**TEXTO FORNECIDO**
É uma visão que contrasta com outra, trazida pelo major-general Isidro Morais Pereira, que, ao apontar os países africanos e do Médio Oriente como os principais destinos dos cereais ucranianos e russos, também os vê como os principais focos de pressão para que o Kremlin não deixe cair o acordo.
“A Rússia está cada vez mais isolada e não tem interesse em estragar as relações com o continente africano. Em matéria diplomática, se a Rússia não aceitar este acordo, vai ficar muito mal vista, sobretudo por aqueles que acha serem os seus parceiros privilegiados. Teria um efeito bumerangue. Estaria a cometer um ato de haraquíri [suicídio], com muito mais gente contra ela”, considera o especialista militar.
Turquia: defensora do acordo ou interessada na sua queda?
Se a Rússia não ceder na renovação do acordo, a Turquia pode voltar a assumir a dianteira da mediação, embora, para Tiago André Lopes, se tenha “mexido muito devagar” para que que esse desfecho positivo se concretize.
O presidente turco Erdogan já avisou que, se a Rússia decidisse não prolongar o acordo, a própria Turquia tomaria a seu cargo a escolta dos navios mercantes da Ucrânia. Mas é para levar a sério? “Não me parece que seja possível isso acontecer”, diz Tiago André Lopes, que aponta antes um caminho mais benéfico para a Turquia: o país a colocar navios mercantes turcos a transportar cereais das duas partes, tanto da Ucrânia como da Rússia.

**REGISTOS APRESENTADOS**
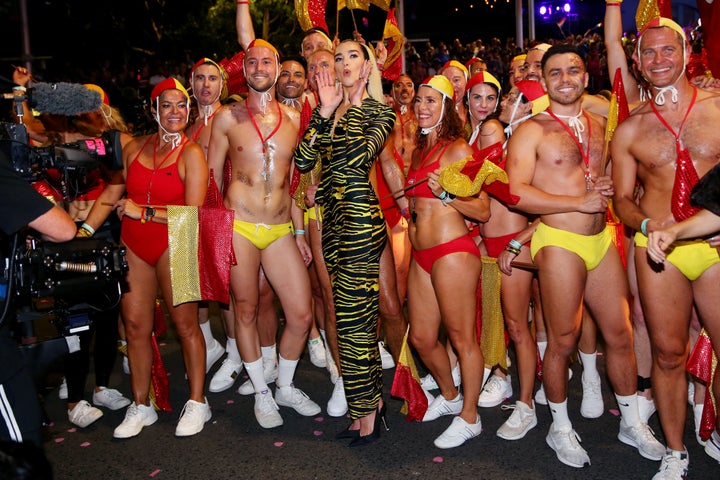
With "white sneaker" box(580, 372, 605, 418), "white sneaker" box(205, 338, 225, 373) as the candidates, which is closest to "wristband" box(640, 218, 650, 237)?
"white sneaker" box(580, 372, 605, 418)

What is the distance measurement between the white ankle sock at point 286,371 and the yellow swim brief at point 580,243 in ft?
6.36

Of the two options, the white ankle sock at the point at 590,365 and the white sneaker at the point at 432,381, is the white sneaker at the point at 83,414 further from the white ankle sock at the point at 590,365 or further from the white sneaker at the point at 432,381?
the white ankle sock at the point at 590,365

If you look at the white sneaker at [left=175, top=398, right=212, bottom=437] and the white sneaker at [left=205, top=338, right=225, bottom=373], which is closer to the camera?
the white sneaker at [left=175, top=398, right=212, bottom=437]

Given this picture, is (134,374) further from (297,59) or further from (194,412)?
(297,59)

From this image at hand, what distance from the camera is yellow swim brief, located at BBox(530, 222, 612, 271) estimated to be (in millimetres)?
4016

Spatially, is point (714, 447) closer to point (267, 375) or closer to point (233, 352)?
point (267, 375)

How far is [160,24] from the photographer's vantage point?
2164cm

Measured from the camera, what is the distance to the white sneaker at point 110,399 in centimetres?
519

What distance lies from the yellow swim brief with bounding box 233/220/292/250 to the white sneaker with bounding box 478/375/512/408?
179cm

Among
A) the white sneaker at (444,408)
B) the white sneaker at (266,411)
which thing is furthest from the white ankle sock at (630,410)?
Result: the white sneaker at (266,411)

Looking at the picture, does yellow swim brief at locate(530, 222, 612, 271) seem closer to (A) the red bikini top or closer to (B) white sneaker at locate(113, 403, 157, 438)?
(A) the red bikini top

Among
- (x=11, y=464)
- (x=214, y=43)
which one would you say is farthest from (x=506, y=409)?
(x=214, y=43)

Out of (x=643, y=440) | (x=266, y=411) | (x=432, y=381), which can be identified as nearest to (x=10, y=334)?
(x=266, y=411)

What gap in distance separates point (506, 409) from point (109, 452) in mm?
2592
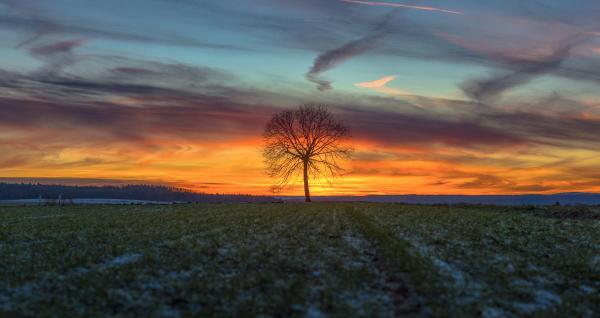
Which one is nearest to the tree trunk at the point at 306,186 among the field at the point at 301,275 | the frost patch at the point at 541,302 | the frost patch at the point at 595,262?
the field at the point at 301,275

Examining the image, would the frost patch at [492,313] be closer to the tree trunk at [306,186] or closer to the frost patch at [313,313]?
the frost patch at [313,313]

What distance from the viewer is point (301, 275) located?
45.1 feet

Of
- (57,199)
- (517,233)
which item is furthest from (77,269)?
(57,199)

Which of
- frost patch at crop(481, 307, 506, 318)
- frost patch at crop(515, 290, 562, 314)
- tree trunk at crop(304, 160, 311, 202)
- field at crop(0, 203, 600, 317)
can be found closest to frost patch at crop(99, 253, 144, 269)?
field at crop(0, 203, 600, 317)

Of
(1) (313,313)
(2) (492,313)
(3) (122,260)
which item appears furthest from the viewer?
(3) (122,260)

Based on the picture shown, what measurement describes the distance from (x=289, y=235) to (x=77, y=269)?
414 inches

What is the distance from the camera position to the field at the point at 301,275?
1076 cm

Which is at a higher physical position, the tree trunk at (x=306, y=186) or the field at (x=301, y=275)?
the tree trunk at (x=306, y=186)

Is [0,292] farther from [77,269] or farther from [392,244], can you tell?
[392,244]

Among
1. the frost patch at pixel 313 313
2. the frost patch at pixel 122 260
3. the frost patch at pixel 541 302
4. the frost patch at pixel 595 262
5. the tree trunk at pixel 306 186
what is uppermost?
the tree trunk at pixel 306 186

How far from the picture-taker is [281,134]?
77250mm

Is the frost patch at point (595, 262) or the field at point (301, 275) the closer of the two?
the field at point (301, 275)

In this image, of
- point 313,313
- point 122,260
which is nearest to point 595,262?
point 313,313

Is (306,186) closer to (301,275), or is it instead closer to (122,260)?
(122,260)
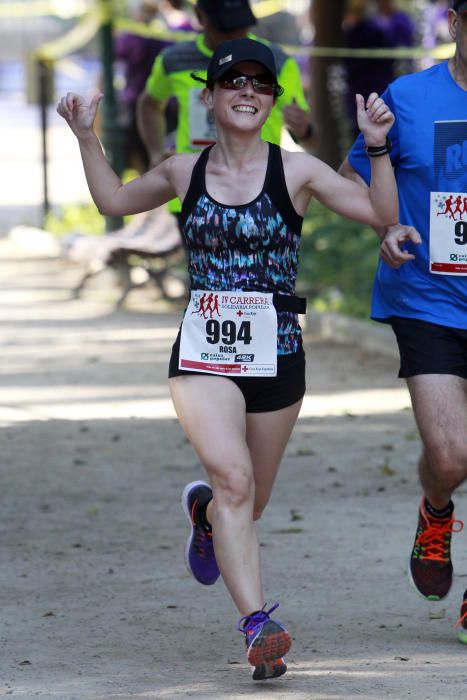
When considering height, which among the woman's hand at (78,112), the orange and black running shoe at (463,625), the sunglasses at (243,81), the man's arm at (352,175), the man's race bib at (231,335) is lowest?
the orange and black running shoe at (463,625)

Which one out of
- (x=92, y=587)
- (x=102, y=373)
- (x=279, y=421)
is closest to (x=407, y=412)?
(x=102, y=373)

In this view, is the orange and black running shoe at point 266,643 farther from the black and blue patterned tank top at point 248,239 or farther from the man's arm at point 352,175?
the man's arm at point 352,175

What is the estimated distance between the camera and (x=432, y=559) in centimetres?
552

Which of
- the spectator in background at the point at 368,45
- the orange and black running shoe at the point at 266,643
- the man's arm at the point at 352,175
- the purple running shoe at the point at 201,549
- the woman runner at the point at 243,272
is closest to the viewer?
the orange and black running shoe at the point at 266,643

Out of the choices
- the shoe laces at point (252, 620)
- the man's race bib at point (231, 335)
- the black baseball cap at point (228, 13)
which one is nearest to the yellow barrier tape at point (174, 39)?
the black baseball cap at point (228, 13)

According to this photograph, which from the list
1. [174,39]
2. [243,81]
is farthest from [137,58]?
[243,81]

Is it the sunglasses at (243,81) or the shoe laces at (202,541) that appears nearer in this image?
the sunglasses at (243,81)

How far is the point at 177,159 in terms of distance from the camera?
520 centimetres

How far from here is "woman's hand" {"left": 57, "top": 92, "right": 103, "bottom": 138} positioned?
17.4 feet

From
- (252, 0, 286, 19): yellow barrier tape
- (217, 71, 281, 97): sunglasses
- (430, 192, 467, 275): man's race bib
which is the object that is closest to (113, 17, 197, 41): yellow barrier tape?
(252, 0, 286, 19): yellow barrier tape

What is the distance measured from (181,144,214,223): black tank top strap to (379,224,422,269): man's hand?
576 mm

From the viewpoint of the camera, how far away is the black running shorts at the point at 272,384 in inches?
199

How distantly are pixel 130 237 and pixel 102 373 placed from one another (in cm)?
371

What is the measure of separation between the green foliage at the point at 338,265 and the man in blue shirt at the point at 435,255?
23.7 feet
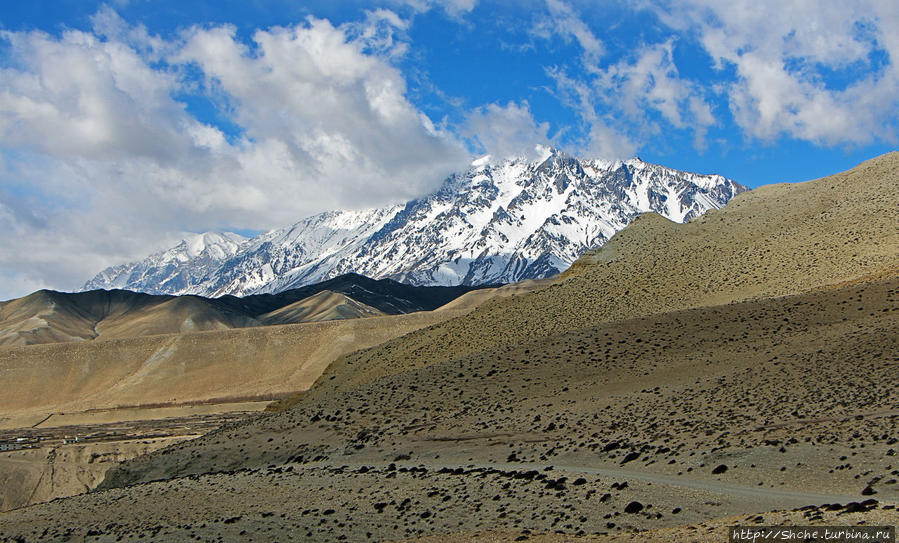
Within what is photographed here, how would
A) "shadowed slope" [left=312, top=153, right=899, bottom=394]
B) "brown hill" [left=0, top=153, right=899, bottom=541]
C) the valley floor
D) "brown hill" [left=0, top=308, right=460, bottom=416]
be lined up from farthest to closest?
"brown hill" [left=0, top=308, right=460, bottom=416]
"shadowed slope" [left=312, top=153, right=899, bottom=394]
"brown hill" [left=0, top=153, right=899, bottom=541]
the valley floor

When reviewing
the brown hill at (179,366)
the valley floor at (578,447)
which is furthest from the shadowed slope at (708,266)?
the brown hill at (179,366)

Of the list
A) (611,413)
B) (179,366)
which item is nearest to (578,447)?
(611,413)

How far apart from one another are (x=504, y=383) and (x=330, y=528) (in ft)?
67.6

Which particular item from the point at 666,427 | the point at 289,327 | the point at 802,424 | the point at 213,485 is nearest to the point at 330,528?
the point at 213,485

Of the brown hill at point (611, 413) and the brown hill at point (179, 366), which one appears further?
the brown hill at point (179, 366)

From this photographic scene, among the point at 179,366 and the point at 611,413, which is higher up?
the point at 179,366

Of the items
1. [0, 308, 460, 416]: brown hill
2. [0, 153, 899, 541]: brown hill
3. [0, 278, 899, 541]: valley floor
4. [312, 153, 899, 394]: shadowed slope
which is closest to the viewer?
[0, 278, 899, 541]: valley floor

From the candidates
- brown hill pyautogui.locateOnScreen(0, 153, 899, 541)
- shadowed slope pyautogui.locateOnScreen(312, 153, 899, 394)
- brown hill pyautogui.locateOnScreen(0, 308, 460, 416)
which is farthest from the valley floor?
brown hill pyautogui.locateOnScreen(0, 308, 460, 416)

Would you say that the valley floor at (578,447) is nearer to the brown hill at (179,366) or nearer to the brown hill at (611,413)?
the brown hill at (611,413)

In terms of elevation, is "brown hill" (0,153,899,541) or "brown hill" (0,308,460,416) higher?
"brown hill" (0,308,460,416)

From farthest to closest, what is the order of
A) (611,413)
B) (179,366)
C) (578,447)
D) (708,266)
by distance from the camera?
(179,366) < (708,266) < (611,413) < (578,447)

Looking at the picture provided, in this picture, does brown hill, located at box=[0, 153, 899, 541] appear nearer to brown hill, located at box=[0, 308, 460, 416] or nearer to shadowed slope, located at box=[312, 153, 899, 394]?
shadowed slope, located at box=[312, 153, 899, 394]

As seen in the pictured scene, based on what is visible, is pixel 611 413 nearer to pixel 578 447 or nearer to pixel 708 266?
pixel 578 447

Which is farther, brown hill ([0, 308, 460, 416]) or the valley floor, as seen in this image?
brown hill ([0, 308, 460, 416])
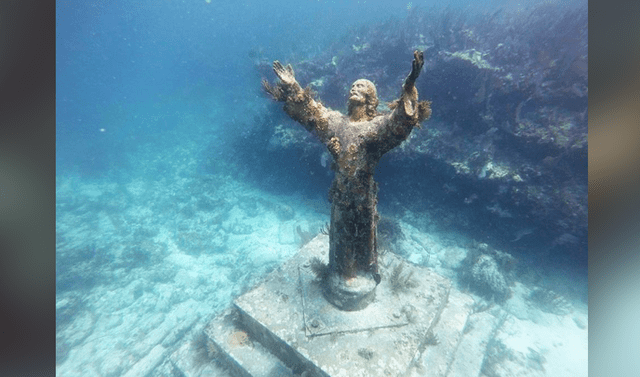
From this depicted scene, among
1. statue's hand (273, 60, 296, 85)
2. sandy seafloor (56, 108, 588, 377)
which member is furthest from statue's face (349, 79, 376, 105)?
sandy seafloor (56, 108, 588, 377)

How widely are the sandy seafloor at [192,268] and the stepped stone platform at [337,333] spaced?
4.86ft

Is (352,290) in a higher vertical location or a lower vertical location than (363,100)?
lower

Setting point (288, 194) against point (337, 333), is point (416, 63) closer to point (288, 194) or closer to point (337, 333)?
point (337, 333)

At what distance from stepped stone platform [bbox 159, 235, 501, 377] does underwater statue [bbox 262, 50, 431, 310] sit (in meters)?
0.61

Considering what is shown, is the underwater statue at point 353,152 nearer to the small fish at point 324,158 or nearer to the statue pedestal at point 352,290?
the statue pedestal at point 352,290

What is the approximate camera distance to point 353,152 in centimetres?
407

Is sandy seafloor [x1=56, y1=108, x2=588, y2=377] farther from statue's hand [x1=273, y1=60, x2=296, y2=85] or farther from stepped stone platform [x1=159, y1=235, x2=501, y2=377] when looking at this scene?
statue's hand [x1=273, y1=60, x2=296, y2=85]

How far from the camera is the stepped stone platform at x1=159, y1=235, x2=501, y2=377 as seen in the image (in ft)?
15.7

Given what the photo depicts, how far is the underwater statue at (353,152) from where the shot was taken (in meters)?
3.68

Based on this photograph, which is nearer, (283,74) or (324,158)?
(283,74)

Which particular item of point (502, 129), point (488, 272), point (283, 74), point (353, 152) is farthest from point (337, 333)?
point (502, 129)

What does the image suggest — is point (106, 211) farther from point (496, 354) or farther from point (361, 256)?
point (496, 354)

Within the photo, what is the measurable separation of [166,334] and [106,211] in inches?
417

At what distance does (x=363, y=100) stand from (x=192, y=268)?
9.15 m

**PEDIDOS**
(1) Selecione todas as linhas dos registos em que aparece a palavra "shown".
(2) Prolongue o texto sobre o acordo dos cereais a partir do ponto em que termina.
Os registos não têm qualquer relação com o texto.

**RESPOSTAS POR ORDEM**
(1)
Based on the picture shown, what measurement describes the distance from (x=289, y=235) to (x=77, y=269)?
Considering what is shown, is the underwater statue at point 353,152 nearer to the small fish at point 324,158 or nearer to the statue pedestal at point 352,290?

(2)
Também o major-general Isidro Morais Pereira concorda que o cenário de ter navios turcos a fazer a escolta aos cereais seria algo extremo. “Em última instância, a Turquia cumpre o que prometeu. A Turquia tem meios navios para fazer isso. E Erdogan tem desafiado claramente Putin”, diz.
Mas se um navio turco acabasse atacado, isso significaria uma guerra e o envolvimento da NATO? O especialista militar explica que “não é claro”, uma vez que “estamos a falar em escolta em águas internacionais”, não havendo propriamente ataque ao território de um aliado.
“Rússia a esticar a corda”, diplomacia a falhar
Para Tiago André Lopes, não há dúvidas: “a queda do acordo faz com que a diplomacia dê dois passos atrás”. Então, porque chegámos a este ponto?
Pelo facto de a Rússia não estar a conseguir escoar os seus fertilizantes, como previsto no acordo, e pelas dificuldades de aceder ao mercado dos seguros. “Sem eles, os navios não conseguem sair dos portos”, resume. Bruxelas chegou a admitir o acesso do Banco Agrícola Russo ao sistema SWIFT, mas o passo não se concretizou.
“A Rússia está a esticar a corda, a querer mostrar poder. Só que o poder é cada vez mais pequeno. E, ao protelar ao mais possível este acordo, está a tentar obter ganhos”, refere o major-general Isidro Morais Pereira.
Resta esperar para ver se vai conseguir alguma vitória. Para a ONU, pelo menos, esta decisão russa significará “um golpe para as pessoas que precisam”. Palavras do secretário-geral António Guterres, que garantiu que a organização tentará facilitar o acesso dos mercados aos cereais e fertilizantes ucranianos.